If you’re getting ‘Out Of Memory’ errors in Spark, read on…
The driver is the process where your main method runs. It takes your script; cuts it up into tasks and farms them out to executors (the worker nodes). They workers are launched at the beginning of a Spark application and usually run the full lifetime of the application. They execute the tasks they’re given and send their results back to the driver. So what happens (in order) is this:
- You submit your application
- The Spark Session is created
- The driver requests resources from YARN
- The driver checks your application & sends jobs to executors
- Executors execute the jobs and save the results
- Executor memory 512 mb
The executor memory parameter tells us how much memory each executor (worker node) will be able to utilize. By default it’s 512MB; which may not sound like a lot, but when you run on a multi-node cluster with a tonne of executors, it’s really does add up. That said, we can tune our executor memory, for example, in the below, I have set it to 70GB.
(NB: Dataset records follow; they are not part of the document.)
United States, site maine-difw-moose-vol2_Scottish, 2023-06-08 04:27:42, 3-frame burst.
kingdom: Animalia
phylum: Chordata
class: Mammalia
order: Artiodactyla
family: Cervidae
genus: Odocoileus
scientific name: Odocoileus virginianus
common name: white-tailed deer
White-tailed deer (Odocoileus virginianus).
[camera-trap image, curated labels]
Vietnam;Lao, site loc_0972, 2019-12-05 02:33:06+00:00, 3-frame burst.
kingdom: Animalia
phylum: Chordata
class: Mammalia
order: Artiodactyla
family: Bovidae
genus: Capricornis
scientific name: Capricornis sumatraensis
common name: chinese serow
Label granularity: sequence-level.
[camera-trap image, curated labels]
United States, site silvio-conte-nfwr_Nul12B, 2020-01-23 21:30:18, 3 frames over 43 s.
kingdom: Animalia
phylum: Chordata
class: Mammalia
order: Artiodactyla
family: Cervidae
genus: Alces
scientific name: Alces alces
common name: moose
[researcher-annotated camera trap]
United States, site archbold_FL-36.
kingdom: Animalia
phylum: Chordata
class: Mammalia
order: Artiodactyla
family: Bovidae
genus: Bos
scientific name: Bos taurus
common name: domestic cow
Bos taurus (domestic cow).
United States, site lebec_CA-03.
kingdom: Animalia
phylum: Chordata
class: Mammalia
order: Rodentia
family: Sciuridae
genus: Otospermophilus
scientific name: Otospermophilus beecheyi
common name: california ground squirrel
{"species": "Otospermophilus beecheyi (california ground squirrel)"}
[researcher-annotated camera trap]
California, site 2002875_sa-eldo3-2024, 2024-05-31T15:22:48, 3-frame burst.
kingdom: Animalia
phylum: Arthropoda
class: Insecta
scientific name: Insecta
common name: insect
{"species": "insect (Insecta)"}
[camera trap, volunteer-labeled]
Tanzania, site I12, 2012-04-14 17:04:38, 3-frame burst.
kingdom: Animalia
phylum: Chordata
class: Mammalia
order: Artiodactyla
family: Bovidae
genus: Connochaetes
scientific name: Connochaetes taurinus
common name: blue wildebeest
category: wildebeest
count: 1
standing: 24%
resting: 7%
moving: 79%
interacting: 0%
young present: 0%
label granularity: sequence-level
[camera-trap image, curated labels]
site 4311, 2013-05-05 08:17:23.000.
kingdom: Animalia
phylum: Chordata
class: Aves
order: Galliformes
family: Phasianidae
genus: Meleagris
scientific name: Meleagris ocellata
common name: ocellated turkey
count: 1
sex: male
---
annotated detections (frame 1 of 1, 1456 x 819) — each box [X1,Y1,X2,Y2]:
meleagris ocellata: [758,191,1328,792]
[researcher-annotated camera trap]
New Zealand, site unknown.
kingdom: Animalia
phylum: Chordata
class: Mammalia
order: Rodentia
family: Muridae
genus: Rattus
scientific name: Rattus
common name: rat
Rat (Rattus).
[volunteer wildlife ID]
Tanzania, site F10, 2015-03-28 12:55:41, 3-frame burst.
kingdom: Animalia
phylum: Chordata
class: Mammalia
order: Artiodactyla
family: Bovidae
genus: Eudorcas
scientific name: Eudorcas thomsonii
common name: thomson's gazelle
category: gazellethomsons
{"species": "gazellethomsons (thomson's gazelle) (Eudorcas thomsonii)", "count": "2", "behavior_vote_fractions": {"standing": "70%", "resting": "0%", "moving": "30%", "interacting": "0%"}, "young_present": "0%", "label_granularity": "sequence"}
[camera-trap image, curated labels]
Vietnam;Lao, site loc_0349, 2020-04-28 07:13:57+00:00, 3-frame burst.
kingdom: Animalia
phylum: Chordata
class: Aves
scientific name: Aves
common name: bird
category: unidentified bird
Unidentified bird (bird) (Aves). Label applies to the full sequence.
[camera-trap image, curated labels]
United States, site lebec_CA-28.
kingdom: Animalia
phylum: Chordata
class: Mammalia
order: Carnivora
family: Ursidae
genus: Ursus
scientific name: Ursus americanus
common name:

spark-submit –executor-memory 70g
We can do the same for the driver memory (which of course is the amount of memory the driver can consume). This defaults to 1GB, but we can overwrite it (in this example to 40GB) like below:
spark-submit –driver-memory 40g
No Module Named PySpark?
When you’ve been running PySpark jobs successfully for ages and you know that PySpark is installed on your cluster and then you try to run something a bit different (in my case, it was adding a UDF to my script for the first time), you may get this error.
This error means, your environment isn’t configured correctly – there is one (or more) machines in the cluster that may not have the required libraries. You can test this by running your script in client mode. If it runs, you’ve got an inconsistent environment.
spark-submit –master yarn –deploy-mode client
Take a timeout!
And, if you’re getting network timeout errors…
The network timeout parameter is the maximum amount of time permitted for network interactions. This defaults to 120 seconds, but in some cases you may experience a timeout script error. This can be simply rectified by adding the below to your spark-submit.
spark-submit –conf spark.network.timeout=800
I’ll keep this updated!
I’ll keep this list updated with more common errors as I run into them. I hope it was a useful read.